Here's the code I'm working with:

$my_limit = 0;
use LWP::Simple;
use XML::RSS;

$rss = XML::RSS->new();
$data = get( $mylink );
$rss->parse( $data );

$channel = $rss->{channel};

$NumItems = 0;
foreach  $item (@{$rss->{'items'}}) {
if($NumItems > $my_limit){
last;
}

@current_price = $item =~ m/\<rx\:CurrentPrice.*\>(\d+)\<\/rx\:CurrentPrice\>/g;

print "$current_price[0]";

}
+1  A: 

If you have the rss/xml document and want specific data you could use XPATH:

Perl CPAN XPATH

XPath Introduction

Salgar
Thanks -- I'm looking into this as a possible solution.
A: 

What is the way in which "it doesn't work" from an RSS feed? Do you mean no matches when there should be matches? Or one match where there should be several matches?

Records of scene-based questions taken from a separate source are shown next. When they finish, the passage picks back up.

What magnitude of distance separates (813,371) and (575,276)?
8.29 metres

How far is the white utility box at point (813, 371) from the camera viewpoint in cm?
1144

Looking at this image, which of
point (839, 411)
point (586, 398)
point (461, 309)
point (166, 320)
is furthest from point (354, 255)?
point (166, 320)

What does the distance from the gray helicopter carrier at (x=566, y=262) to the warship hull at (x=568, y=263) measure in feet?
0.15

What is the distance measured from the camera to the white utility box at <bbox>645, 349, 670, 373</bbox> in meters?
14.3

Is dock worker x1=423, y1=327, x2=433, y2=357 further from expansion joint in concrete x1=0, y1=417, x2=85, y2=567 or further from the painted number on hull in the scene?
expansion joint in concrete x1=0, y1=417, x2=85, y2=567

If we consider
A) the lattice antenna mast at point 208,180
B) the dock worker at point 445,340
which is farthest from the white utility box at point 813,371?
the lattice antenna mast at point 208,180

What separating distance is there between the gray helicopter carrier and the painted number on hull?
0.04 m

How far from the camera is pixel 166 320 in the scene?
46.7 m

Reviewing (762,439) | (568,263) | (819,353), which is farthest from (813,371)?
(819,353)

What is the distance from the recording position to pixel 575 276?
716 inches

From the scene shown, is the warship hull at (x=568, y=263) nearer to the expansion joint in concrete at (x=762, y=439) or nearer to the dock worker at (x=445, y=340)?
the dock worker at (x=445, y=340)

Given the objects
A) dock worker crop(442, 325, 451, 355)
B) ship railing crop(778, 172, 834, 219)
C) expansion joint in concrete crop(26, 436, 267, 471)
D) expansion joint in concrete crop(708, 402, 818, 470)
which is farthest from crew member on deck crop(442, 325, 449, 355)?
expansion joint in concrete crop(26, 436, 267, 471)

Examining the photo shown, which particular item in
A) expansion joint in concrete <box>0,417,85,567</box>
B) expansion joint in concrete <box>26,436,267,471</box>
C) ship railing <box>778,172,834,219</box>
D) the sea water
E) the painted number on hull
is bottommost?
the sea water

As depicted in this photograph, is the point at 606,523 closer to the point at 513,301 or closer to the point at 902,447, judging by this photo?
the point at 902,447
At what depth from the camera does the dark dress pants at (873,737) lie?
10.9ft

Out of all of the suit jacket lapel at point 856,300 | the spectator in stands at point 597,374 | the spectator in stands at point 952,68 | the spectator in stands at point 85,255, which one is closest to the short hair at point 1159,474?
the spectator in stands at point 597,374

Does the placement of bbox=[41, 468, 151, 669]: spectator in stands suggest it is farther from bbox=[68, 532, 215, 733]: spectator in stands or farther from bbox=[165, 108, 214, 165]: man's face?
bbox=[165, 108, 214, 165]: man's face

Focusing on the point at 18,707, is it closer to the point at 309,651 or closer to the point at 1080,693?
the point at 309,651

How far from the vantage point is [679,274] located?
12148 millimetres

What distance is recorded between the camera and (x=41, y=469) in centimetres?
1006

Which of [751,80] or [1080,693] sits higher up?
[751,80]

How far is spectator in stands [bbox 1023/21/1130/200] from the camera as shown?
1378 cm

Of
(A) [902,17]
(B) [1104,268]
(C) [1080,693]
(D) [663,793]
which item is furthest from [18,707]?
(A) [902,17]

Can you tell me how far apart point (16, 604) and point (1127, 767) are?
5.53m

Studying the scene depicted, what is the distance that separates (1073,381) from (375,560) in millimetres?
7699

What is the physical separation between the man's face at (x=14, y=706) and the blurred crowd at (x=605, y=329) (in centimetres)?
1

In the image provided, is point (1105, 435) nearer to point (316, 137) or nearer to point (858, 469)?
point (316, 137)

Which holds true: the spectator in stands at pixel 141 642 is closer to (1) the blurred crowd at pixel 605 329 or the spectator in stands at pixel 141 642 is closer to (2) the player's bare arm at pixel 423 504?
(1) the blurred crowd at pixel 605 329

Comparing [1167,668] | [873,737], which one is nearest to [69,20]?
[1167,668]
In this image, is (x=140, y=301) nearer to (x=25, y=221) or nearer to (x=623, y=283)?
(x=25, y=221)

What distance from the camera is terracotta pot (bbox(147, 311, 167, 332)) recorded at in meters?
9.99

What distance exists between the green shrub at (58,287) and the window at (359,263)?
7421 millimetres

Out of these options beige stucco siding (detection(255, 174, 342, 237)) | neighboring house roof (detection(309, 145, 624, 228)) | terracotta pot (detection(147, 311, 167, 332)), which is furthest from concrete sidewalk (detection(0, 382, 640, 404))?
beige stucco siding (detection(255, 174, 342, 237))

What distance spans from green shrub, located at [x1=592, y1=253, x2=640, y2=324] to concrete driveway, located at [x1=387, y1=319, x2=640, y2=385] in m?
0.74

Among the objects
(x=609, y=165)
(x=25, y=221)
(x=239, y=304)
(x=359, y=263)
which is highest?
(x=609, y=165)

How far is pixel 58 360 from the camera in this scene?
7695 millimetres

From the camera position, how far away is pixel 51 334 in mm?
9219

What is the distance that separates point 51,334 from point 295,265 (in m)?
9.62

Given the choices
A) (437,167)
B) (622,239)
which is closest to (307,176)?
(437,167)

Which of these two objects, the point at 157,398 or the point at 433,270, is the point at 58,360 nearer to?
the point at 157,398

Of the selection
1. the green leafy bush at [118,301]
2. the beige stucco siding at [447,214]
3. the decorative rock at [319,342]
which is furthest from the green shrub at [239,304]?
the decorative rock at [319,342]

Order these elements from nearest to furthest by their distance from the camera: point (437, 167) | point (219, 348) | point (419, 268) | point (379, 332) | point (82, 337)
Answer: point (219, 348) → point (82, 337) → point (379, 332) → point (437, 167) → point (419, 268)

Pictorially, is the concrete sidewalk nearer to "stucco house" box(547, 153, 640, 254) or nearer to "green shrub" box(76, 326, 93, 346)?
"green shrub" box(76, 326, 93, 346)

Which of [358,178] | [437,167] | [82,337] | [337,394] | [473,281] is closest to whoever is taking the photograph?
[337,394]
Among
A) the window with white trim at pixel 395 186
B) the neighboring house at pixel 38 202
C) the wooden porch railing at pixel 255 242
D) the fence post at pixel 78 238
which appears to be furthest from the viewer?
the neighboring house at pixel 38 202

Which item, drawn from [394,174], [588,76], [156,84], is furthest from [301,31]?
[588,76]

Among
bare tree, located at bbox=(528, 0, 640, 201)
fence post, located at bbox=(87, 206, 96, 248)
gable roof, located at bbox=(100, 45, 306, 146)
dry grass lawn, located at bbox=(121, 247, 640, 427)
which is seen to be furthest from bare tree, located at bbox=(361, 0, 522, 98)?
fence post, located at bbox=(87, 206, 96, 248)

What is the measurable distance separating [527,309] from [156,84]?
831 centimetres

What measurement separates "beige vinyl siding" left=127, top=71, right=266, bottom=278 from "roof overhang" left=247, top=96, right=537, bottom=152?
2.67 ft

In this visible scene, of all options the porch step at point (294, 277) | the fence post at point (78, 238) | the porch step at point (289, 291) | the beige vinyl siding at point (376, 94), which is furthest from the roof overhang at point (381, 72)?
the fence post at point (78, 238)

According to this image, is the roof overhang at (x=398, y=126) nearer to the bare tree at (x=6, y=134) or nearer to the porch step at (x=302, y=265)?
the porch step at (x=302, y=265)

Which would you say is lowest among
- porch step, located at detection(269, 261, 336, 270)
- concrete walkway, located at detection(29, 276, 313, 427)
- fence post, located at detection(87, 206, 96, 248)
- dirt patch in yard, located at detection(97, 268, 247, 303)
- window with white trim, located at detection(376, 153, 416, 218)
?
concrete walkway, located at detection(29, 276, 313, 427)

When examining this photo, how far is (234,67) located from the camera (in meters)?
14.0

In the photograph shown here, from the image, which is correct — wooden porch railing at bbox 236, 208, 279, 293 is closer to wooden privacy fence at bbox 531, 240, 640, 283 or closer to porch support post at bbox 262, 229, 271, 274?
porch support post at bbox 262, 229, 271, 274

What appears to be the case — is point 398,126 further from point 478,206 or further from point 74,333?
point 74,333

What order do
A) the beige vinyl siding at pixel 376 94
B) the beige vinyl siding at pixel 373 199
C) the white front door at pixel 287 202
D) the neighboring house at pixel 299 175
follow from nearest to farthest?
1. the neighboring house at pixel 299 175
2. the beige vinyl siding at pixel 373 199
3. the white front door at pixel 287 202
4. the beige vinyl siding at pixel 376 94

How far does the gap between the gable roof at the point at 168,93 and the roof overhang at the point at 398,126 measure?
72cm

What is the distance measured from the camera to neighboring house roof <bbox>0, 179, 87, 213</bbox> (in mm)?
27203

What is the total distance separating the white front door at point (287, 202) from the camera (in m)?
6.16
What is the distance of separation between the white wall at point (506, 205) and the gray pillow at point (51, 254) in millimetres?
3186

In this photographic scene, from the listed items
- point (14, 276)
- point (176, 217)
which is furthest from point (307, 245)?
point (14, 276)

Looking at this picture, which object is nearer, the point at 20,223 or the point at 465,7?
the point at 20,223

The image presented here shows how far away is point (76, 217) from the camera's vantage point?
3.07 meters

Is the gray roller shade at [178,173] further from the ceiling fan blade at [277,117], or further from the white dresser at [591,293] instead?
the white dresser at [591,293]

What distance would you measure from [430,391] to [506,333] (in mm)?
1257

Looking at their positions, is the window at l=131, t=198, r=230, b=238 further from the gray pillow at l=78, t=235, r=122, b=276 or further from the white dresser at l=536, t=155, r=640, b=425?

One thing that jumps out at me about your regular expression is that you use .*, which can sometimes be greedier than you want. That is, if $item contained the expression

<rx:BuyItNowPrice xmlns:rx="urn:...nts">1395</rx:BuyItNowPrice>
<rx:CurrentPrice xmlns:rx="urn:...nts">1255</rx:CurrentPrice>
<rx:BuyItNowPrice xmlns:rx="urn:...nts">1395</rx:BuyItNowPrice>
<rx:SomeMoreStuff xmlns:rx="urn:...nts">zzz</rx:BuyItNowPrice>
<rx:CurrentPrice xmlns:rx="urn:...nts">1255</rx:CurrentPrice>

then the first part of your regular expression (\<rx\:CurrentPrice.*\>) will wind up matching everything on lines 2, 3, and 4, plus the first part of line 5 (up to the >). Instead, you might want to use the regular expression1

m/\<rx:CurrentPrice[^>]*>(\d+)\<\/rx:CurrentPrice\>/

which will only match up to the closing </rx:CurrentPrice> tag after a single instance of an opening <rx:CurrentPrice> tag.

1 The other obvious answer is that you really don't want to use a regular expression at all, that regular expressions are inferior tools for parsing XML compared to customized parsing modules, and that all the special cases you will have to deal with using regular expressions will eventually render you unconscious from having repeatedly beaten your head against your desk. See Salgar's answer, for example.

mobrule
Thanks. I know that `.*` is greedy.. I was just being lazy trying to get the thing give me some output so I could tweak as necessary. Also, I learn things as I go along -- I don't have a coding background... there's a lot I don't know yet. By 'it doesn't work', I meant that there was no output, whatsoever, when I added that regex inside the foreach loop.I'm going to stick with grabbing the data from the HTML for now (the easiest, fastest answer for now), and if I figure this out, I'll post the 'fix' here -- I see where others have had this problem, too.Thanks again.